01/15/2013 11:24 am ET Updated Mar 17, 2013

Pass Commonsense Laws to Stop Gun Violence Now

Gun violence is plaguing our nation, and no community is exempt, including mine. As mayor, I presided over one of Binghamton, N.Y.'s darkest days when a mentally ill man opened fire at the American Civic Association, an education center for recent immigrants. Using two automatic handguns and 30-round magazines, he discharged a hundred bullets within a minute, slaying 13 people before ending his own life when police arrived on the scene.

No community can ever heal completely from such a tragedy. We lost teachers and students, lifelong residents and new arrivals, friends and family members. We keep them in our hearts everyday, but we can't bring them back.

Our pain redoubles every time we see another shooting, whether in Tucson or Aurora or Newtown -- or even the street corner or in the home. And what makes it even worse is that we could stop this senseless carnage very easily.

We could protect our children and broader communities by passing commonsense laws on which we all should be able to agree. As one of 750 members of Mayors Against Illegal Guns, I am calling on Congress and President Obama to pass three simple measures:

First, require criminal background checks for all gun sales. This is the only systematic way to prevent dangerous people from buying firearms. Amazingly, federal law only requires background checks for gun sales at licensed dealers. That means more than six million guns are sold each year in the U.S. by unlicensed "private sellers," including online and at gun shows. In effect, between 40% and 50% of gun sales may take place with no background check for the buyer.

Second, ban military-style assault weapons and high-capacity magazines. These have no place at all on our streets. Their exclusive purpose is to kill large numbers of people quickly, and they have no other use in civilian hands. Today, even people with criminal records or with serious mental illness can and do buy assault weapons from unlicensed private sellers who don't conduct background checks.

Third, make gun trafficking a federal crime. Every year, illegal trafficking channels put tens of thousands of guns in the hands of criminals. But there is no clear and effective statute that makes gun trafficking a federal crime. Prosecutors who want to combat traffickers have no choice but to rely on a weak law that prohibits "engaging in the business of selling guns without a federal license," which carries the same punishment as trafficking chicken or livestock.

The status quo is beyond absurd. Failure to enact change is beyond irresponsible.
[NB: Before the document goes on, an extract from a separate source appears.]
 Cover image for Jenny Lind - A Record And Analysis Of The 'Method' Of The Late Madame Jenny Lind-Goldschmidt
Passing these commonsense laws is long overdue, and that's why our federal leaders must act now.

The gun lobby bears great responsibility for enabling American's rampant gun violence, but we can make sure the NRA and its affiliates don't obstruct or water down the measures our country needs. All citizens can and should contact their federal representatives to ensure they support these laws. That's especially true for gun owners, including NRA members, and they should push the NRA in the right direction, too. This effort may be difficult, but it's not impossible, and we're already making headway.
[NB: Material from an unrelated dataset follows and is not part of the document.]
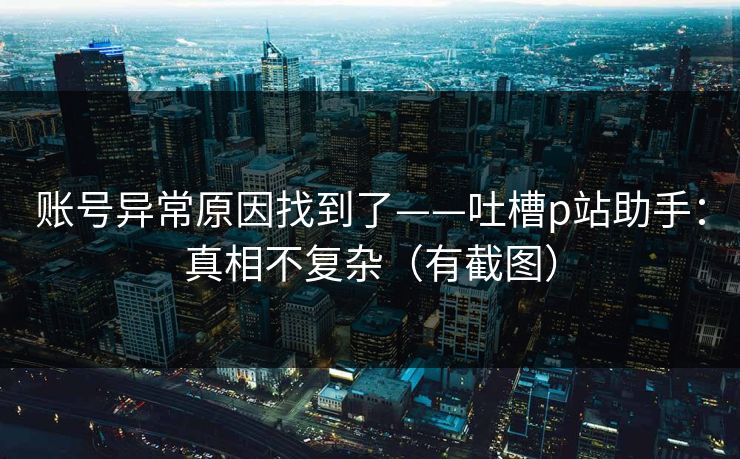 账号异常原因找到了——吐槽p站助手：真相不复杂（有截图）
In this spirit, I'm joining more than 60 of my fellow mayors at Mayors Against Illegal Guns to advocate our three-piece legislative agenda on January 16 in Washington. I'm very pleased that our own representative in the House, Richard Hanna, already has pledged to consider our commonsense reforms very seriously. This is encouraging given that the NRA has endorsed him with an "A" grade. The same is true in other districts, too, and momentum is on our side.

Now we need Mr. Hanna, his congressional colleagues and President Obama to demonstrate full leadership on this issue. We need a plan that is going to avert massacres that take away our loved ones forever. We need action that will allow our children to grow up and take their place as community leaders. We need the commonsense laws that will allow us to fulfill our promise as a nation.